Anders als in der wissenschaftlichen Medizin wird in der Alternativmedizin mancherorts die Ansicht vertreten, dass die Geldrollenbildung als ein obligat pathologisches Geschehen anzusehen sei und die Beobachtung dieses Phänomens sich generell zur Diagnostik einer Reihe von Krankheiten eigne, wobei dabei die Thalassämien und Polyglobulien nicht gemeint sind.
Dabei wird häufig auf eine nicht standardisierte und zumeist unzureichend genau beschriebene, rein qualitative Anwendung der Dunkelfeldmikroskopie zur Beobachtung einer Geldrollenbildung zurückgegriffen. Entsprechende Bluttests sind als Dunkelfeld-Vitalblutdiagnostik bekannt geworden. Ein Nachweis der diagnostischen Spezifität steht noch aus. Die entsprechenden Kosten werden von den Krankenkassen nicht erstattet.

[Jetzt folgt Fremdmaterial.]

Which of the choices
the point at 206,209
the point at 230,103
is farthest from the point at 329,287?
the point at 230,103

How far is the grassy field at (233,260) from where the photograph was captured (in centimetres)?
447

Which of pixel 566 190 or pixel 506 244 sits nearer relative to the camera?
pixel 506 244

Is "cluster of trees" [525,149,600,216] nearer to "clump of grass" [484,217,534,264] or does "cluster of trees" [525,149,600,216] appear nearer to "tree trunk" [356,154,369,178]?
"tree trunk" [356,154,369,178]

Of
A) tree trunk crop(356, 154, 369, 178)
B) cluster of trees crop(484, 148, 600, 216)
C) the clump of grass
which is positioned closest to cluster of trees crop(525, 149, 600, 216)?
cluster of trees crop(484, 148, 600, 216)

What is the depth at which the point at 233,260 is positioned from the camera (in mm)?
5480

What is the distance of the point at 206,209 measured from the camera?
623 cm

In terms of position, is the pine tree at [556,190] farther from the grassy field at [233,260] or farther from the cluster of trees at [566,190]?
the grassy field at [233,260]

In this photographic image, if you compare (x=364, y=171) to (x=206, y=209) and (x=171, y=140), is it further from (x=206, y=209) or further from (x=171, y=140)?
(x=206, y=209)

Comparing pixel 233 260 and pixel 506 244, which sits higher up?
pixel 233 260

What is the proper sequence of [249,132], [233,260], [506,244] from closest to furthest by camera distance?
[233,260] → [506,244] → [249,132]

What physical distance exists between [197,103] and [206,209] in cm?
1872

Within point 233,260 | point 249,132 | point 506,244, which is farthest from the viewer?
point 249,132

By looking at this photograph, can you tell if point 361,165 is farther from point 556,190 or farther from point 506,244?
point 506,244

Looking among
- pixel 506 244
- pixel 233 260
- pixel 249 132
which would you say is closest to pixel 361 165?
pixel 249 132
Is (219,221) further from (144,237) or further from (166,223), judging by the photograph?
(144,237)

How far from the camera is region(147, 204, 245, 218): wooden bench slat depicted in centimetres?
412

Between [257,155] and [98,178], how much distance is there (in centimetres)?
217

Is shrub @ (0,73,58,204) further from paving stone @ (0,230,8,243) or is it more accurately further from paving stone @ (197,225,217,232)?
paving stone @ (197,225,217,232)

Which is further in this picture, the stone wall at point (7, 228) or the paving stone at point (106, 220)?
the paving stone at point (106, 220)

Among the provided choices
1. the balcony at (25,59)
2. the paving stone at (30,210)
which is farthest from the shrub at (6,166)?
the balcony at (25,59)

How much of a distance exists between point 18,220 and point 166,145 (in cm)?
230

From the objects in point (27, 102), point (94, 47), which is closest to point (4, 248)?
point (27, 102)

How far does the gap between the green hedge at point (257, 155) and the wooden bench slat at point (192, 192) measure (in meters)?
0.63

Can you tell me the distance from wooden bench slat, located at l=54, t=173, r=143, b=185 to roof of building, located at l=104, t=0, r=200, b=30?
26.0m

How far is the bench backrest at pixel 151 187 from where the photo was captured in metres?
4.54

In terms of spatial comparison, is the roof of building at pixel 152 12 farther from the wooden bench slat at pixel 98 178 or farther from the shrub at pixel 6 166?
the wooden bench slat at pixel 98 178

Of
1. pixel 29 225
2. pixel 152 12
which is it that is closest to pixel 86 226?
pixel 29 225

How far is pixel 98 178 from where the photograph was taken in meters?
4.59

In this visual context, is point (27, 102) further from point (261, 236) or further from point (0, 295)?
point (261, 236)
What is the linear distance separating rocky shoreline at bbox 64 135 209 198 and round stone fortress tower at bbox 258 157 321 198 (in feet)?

Auf die oben genannten Tests wird zuweilen auch zurückgegriffen, um eine vermeintliche Schädigung des Blutes durch elektromagnetische Felder (EMF) nachzuweisen. Auch hier gibt es keine wissenschaftlichen Untersuchungen, die dokumentiert zeigen würden, dass die rein qualitative Beschreibung einer Geldrollenbildung von roten Blutkörperchen ein Zeichen einer Schädigung des Blutes wäre oder dies in Anwesenheit von EMF überhaupt erst auftreten würde. Da sich im Blutausstrich auch bei völlig gesunden Menschen eine Geldrollenbildung zeigen kann, ist diese Methode nicht aussagekräftig in Bezug auf mögliche Einflüsse elektromagnetischer Felder auf den menschlichen Organismus.
Bei einer netzartig verzweigten Geldrollenbildung wird im alternativmedizinischen Bereich auch von einer „Filitbildung“ gesprochen. Der Begriff Filit geht allerdings auf Ansichten des Zoologen Günther Enderlein zurück, der zu Beginn des 20. Jahrhunderts eine inzwischen widerlegte Theorie zum Pleomorphismus von Mikroben entwickelt hatte.
Ebenso ist die Behauptung, dass eine Übersäuerung des Blutes zu einer „typischen“ Geldrollenbildung führt, wissenschaftlich nicht haltbar. Diese Behauptung findet sich z. B. in bestimmten Ratgebern zur „Entschlackung“.